[Dataset entries]
==*==
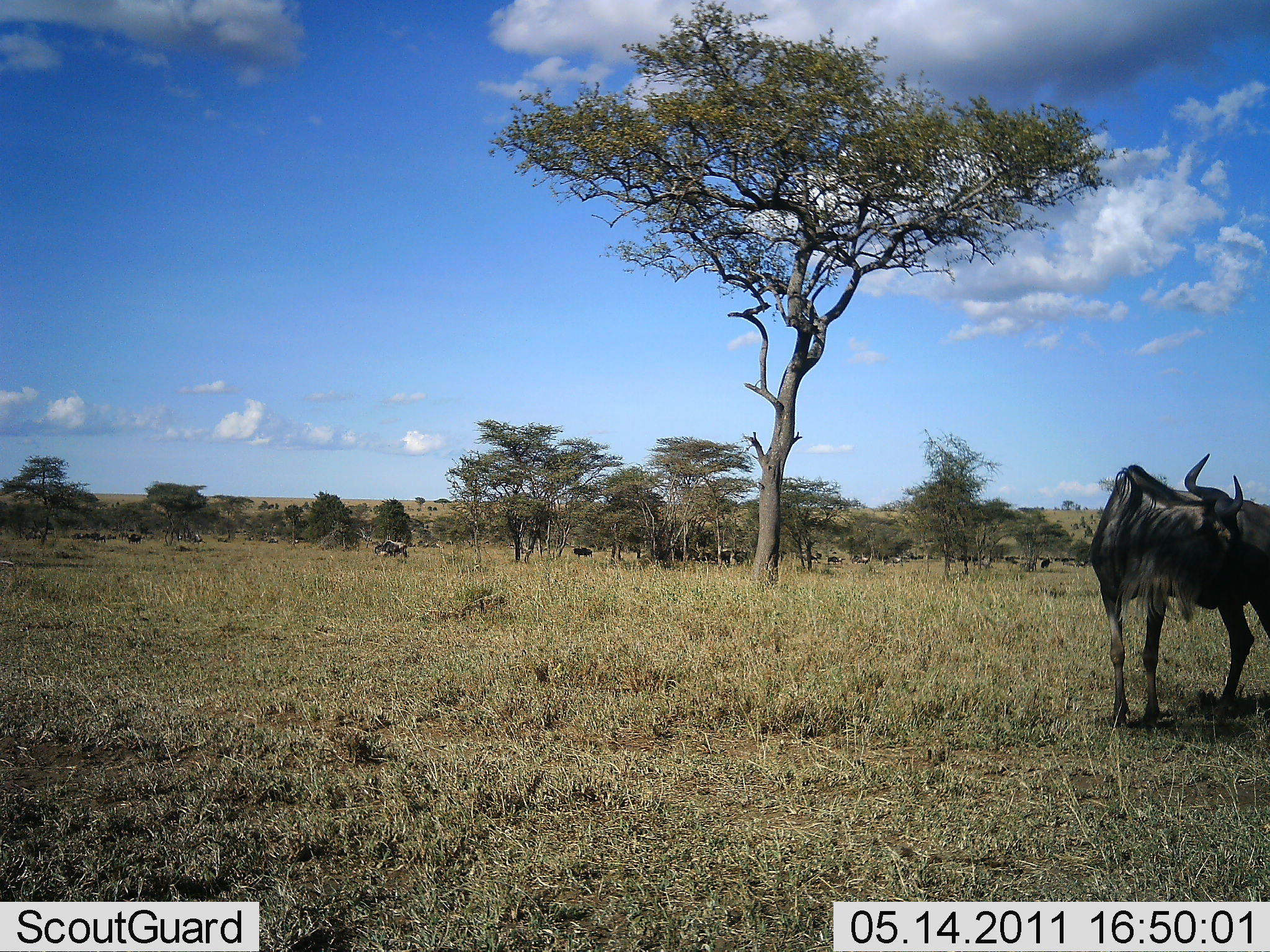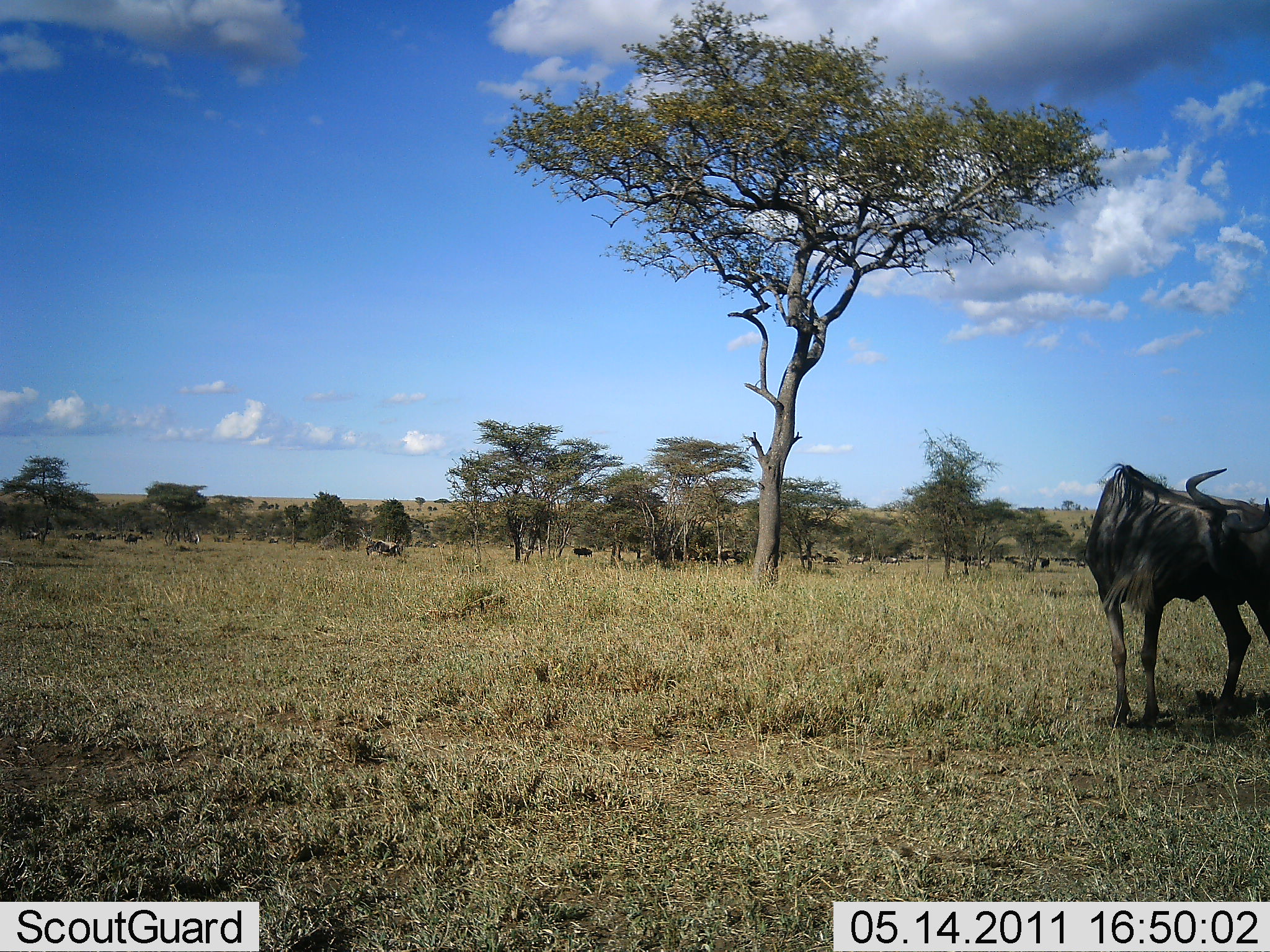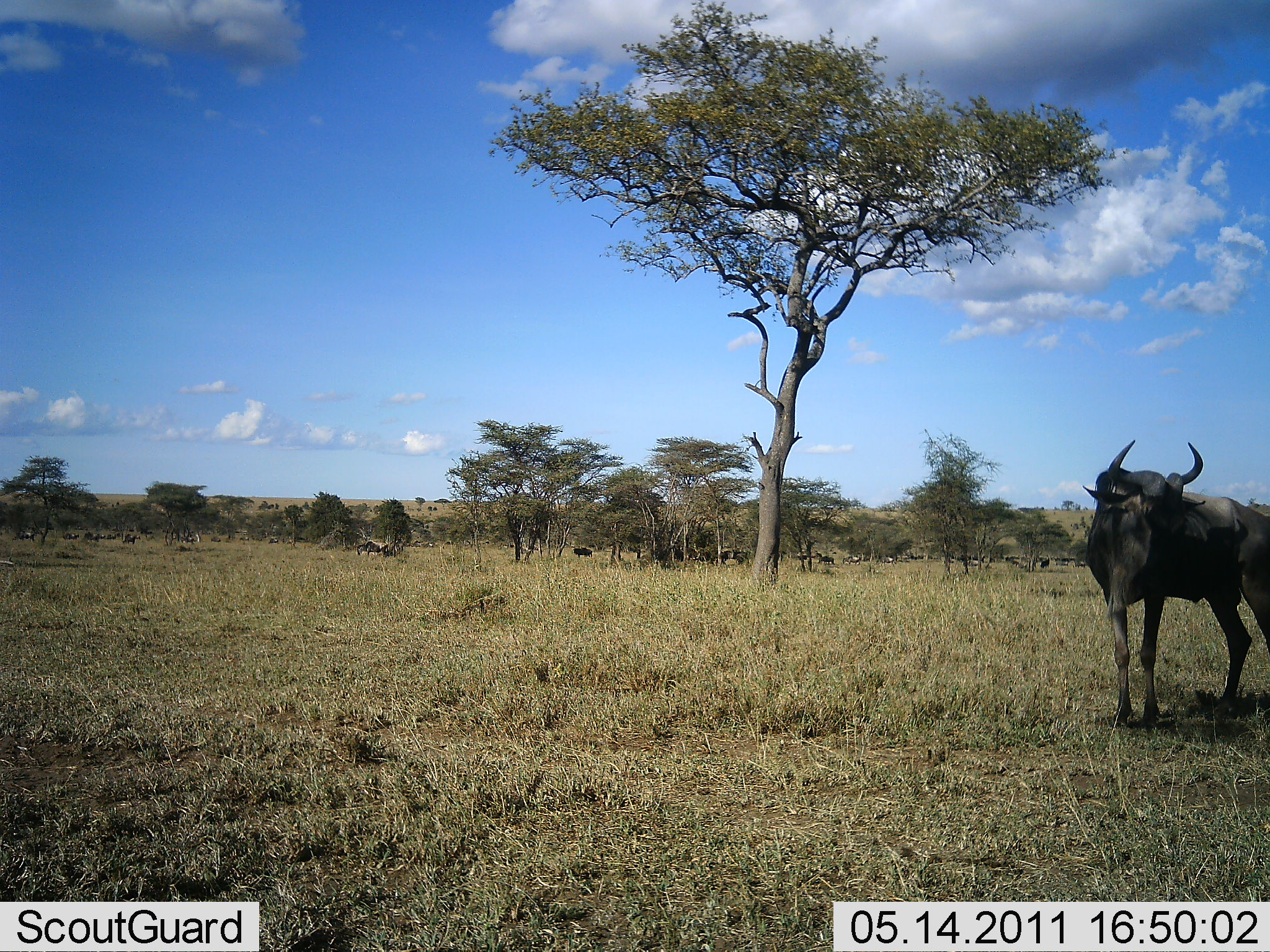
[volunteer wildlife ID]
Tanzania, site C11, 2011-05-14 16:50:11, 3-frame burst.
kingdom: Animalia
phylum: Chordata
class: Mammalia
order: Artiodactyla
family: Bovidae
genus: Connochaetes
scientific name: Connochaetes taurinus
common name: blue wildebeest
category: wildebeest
==*==
§ **Work to complete**
Before copying, set the pictures aside; then give the records again exactly.

§ **Result of the exercise**
[volunteer wildlife ID]
Tanzania, site C11, 2011-05-14 16:50:11, 3-frame burst.
kingdom: Animalia
phylum: Chordata
class: Mammalia
order: Artiodactyla
family: Bovidae
genus: Connochaetes
scientific name: Connochaetes taurinus
common name: blue wildebeest
category: wildebeest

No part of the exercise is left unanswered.